🤖 AI Summary
This work addresses the trade-off in existing inference-time alignment methods between optimistic strategies (e.g., Best-of-N), which are vulnerable to reward hacking, and pessimistic regularization, which stifles exploration of high-quality responses. From a regret minimization perspective, the study establishes the first connection between the tail behavior of reward distributions and alignment strategies. It proposes a tail-adaptive dynamic interpolation mechanism that employs a Hill estimator to dynamically assess tail heaviness per prompt and uses Tsallis divergence as a tunable regularizer to adaptively balance exploration and robustness.
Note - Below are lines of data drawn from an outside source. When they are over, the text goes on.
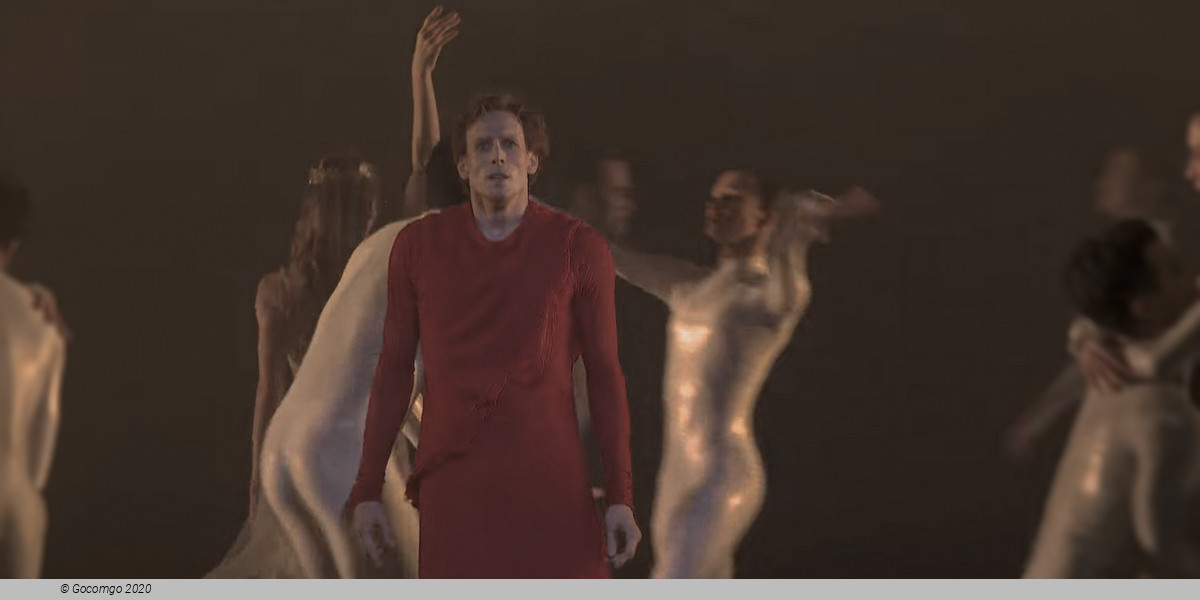 Scene 1 from the modern ballet "The Dante Project", photo 1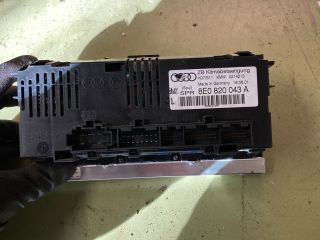 bontott AUDI A4 B6 Fűtéskapcsoló (digit klímás)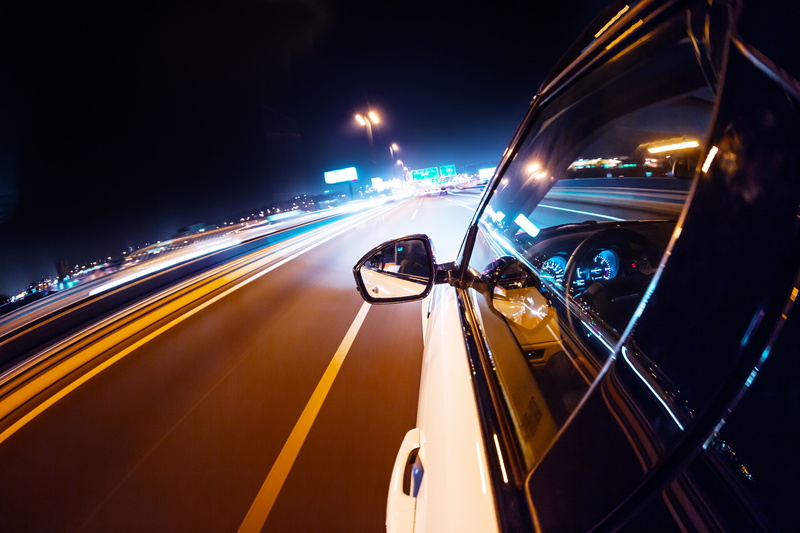 transportation, car, motion, no people, macro, motor vehicle, mirror, road, the city, long exposure, outdoors, side, blurred motion, city life, city, markup
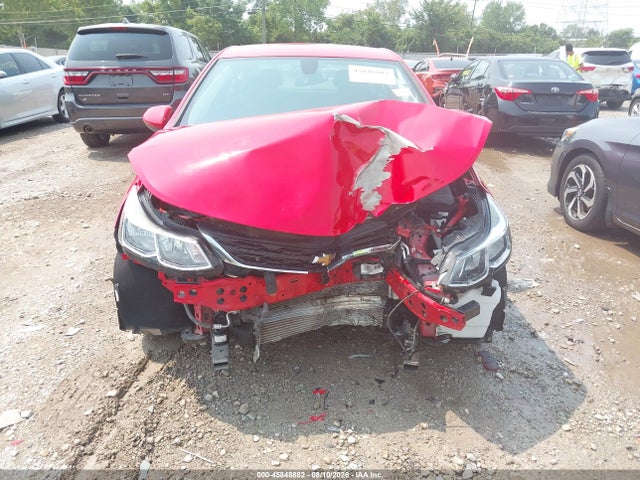 Продажа на аукционе авто 2018 Chevrolet Cruze Ls Auto, vin: 1G1BC5SM1J7175923, номер лота: 45848882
Evaluated across mathematical reasoning, multiple-choice questions, and human preference assessments, the method consistently outperforms fixed-strategy baselines under diverse reference and reward model configurations.
📝 Abstract
Inference-time alignment effectively steers large language models (LLMs) by generating multiple candidates from a reference model and selecting among them with an imperfect reward model. However, current strategies face a fundamental dilemma: ``optimistic''approaches like Best-of-$N$ suffer from reward hacking, while ``pessimistic''regularized methods often stifle the exploration needed to discover high-quality responses. In this work, we formalize this trade-off through the lens of regret minimization, demonstrating that the optimal strategy depends critically on the tail behavior of the reward distribution. We show theoretically that light-tailed regimes favor optimism to unearth high-quality outliers, whereas heavy-tailed regimes require pessimism to guard against reward mis-calibration in the extremes. Guided by this insight, we introduce Best-of-Tails (BoT), an adaptive inference-time alignment framework that uses Tsallis divergence as a tunable regularizer to provide a finer granularity of interpolation between these extremes. BoT uses the Hill estimator to characterize reward-tail heaviness on a per-prompt basis and dynamically adjusts its selection rule to balance exploration gains against alignment error. Across math, multiple-choice reasoning, and human-preference evaluations, BoT improves alignment performance across a range of reference and reward model configurations relative to fixed-strategy baselines.